What is needed is every line from the one holding "Satılır 2 otaqlı" to the last line of the data below, printed exactly and without pictures.

+++ Supplied material

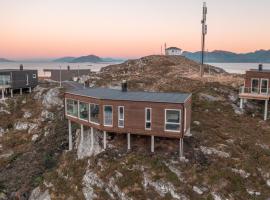 Runde Panorama - Trollvogga – hotel w pobliżu miejsca Coastal Route Terminal Torvik w mieście Runde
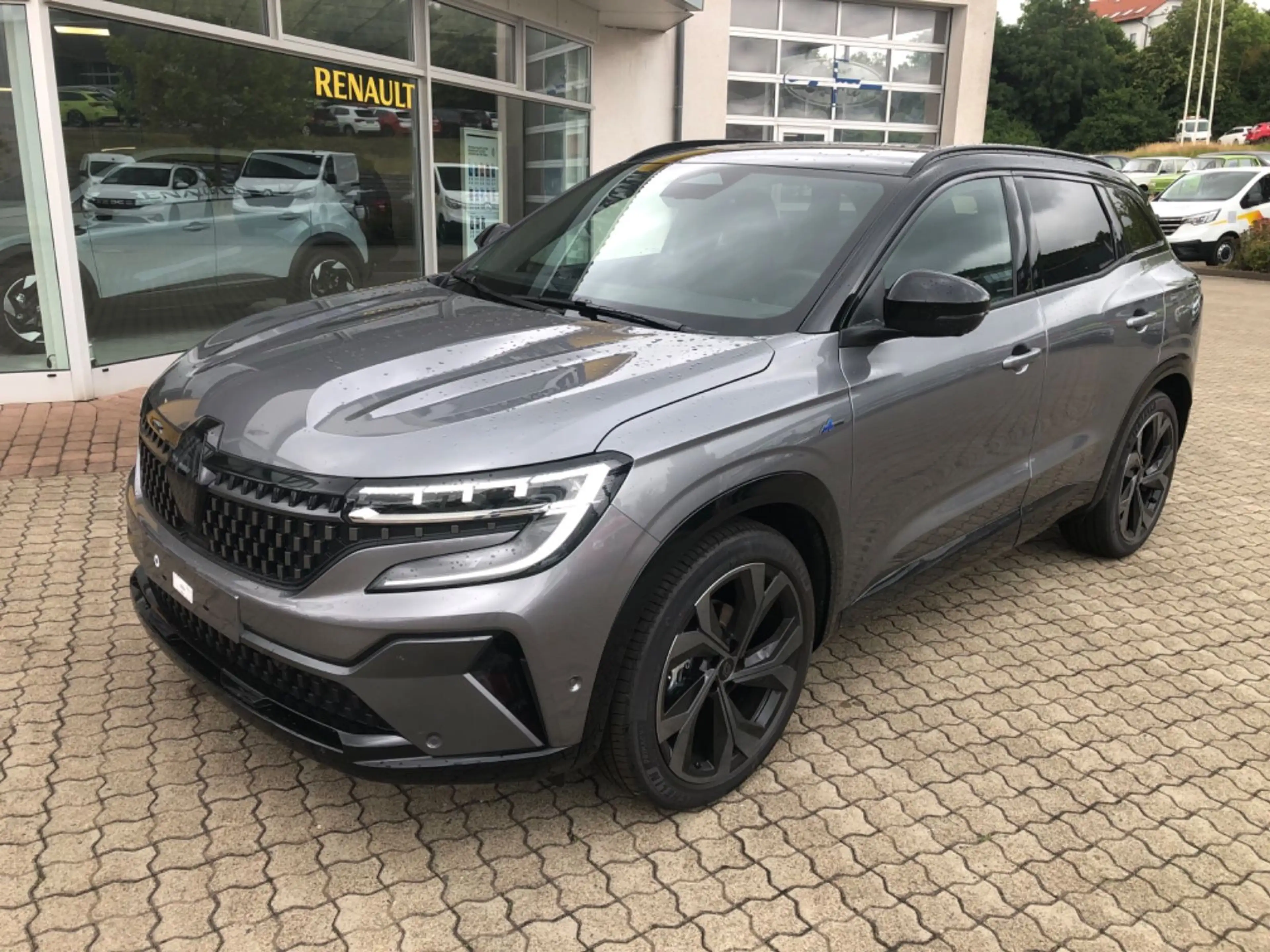 Renault Austral Mild Hybrid 160 Iconic Esprit Alpine Aut — photo 10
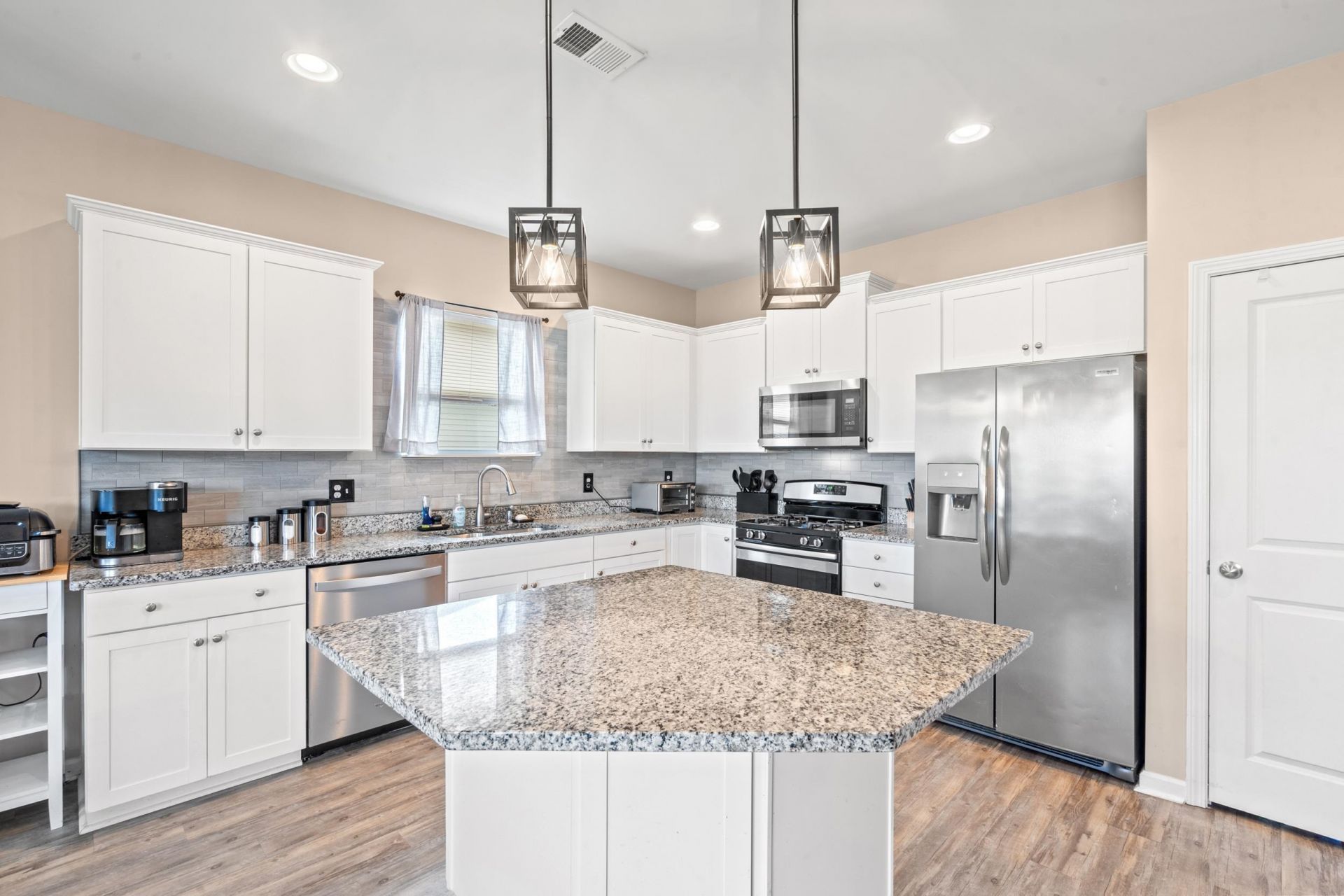 192 Long Leaf Pine Dr.  Photo 11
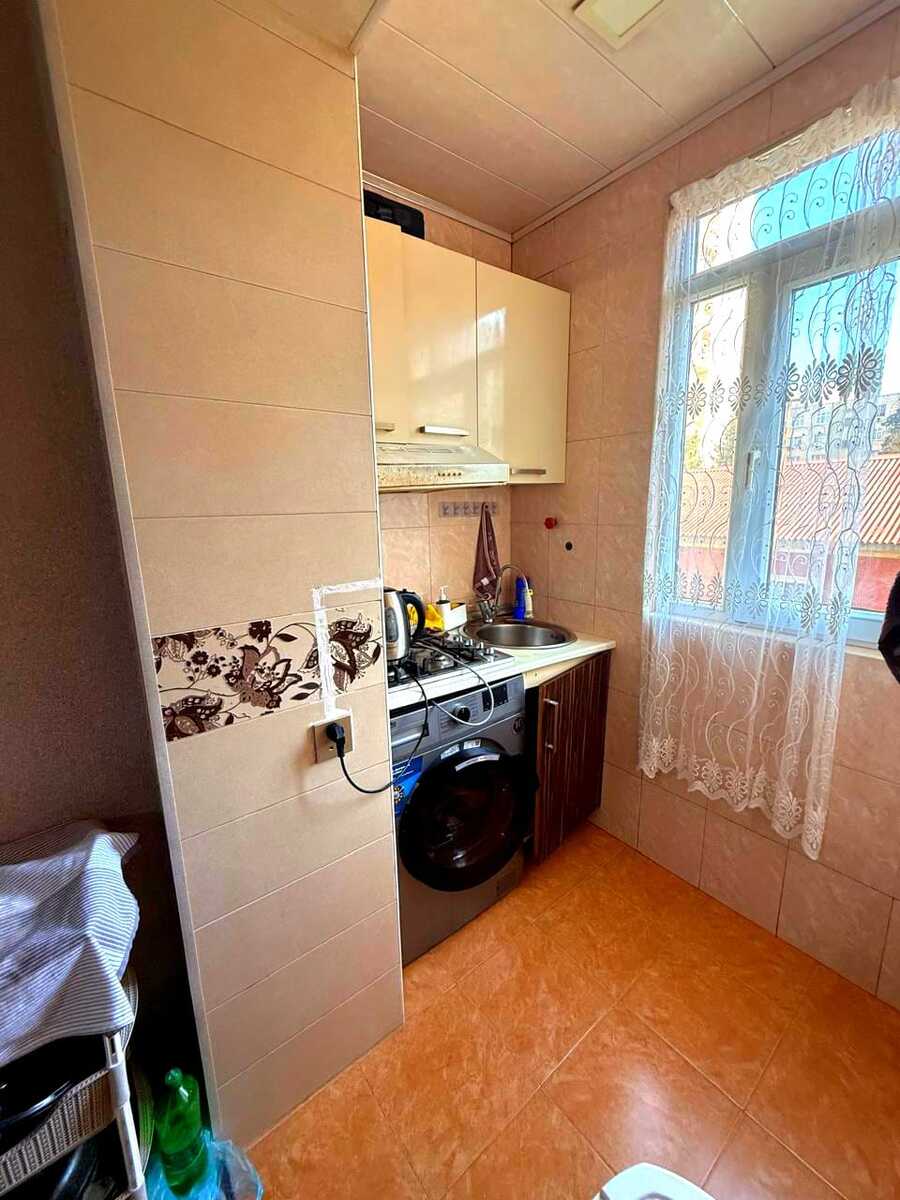 Satılır 2 otaqlı köhnə tikili 42 m² — Mənzil, Bakı (2)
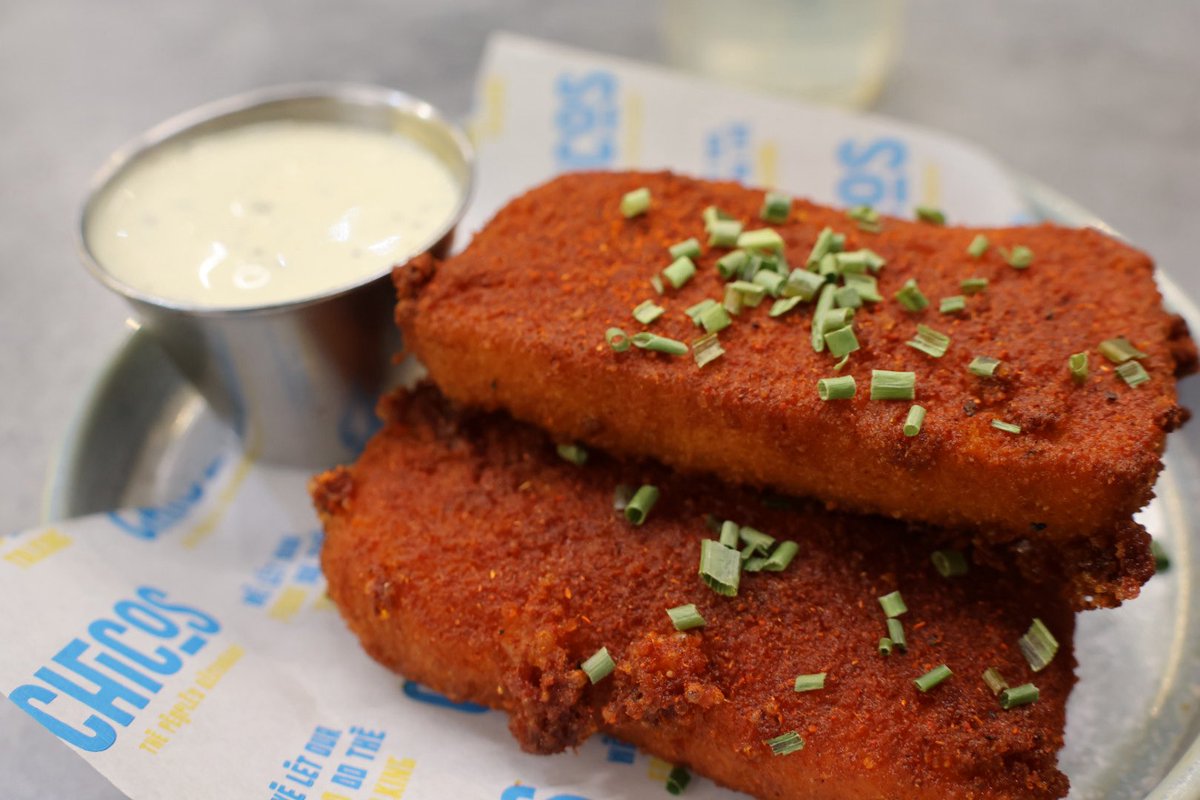 Jupiter_Hadley's tweet image. Told Dann I was craving a specific type of mozzarella sticks, he found a place that does it and took me there! #foodphotography #photography #spicy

++++++

§ **Result**:
 Satılır 2 otaqlı köhnə tikili 42 m² — Mənzil, Bakı (2)
 Jupiter_Hadley's tweet image. Told Dann I was craving a specific type of mozzarella sticks, he found a place that does it and took me there! #foodphotography #photography #spicy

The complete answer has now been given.